BE AWARE OF THE CULTURE YOU’RE CREATING. Think about companies you admire and try to emulate them. Do they have a ride-share service, a stocked fridge, or educational speakers? What kinds of policies and ideas would create a place that you would want to work?
If you like to collaborate around big conference room tables for six hours at a time and have everyone order in lunch, you are creating a different kind of culture than someone who likes to have everyone work at home and telecommute. If you do your best thinking on walks and you choose a workspace with windows that open for fresh air, you’re creating a different culture than a business where everyone sits in low-walled cubicles and can see and hear everyone working around them. None of these are inherently good or bad models. Your business culture needs to represent you and the type of environment that makes you and the people you work with the most productive and happy.

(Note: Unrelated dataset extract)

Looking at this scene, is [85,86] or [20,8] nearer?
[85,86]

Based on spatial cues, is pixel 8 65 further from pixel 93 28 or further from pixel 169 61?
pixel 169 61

THINK ABOUT HOW YOUR TEAM WORKS TOGETHER. Does everyone require peace and quiet to think and write? Do people need communal spaces to collaborate? Try to incorporate this type of efficiency into your work environment as well.
Your business culture is a combination of the physical office space you have—whether it’s your garage or a swanky rented loft space—and less tangible aspects like ethics and communication style. Some bosses hate to hear criticism of any kind. Maybe they feel like criticism cuts down the thing they are trying to create, or they view it as a form of disloyalty. Other bosses set regular meetings for feedback, always looking to fine-tune and adjust business practices based on what is working and what isn’t. Think about how you feel about criticism. Does it make you feel insecure? It’s pretty normal if it does, so maybe you don’t want to hear it in person. Maybe you want to send out anonymous surveys from time to time. Try not to shy away from constructive feedback. It’s very easy to grow nearsighted when we’re working closely on a venture and forget to see it in context. Rely on people you trust to give you that perspective and to help you work out the kinks.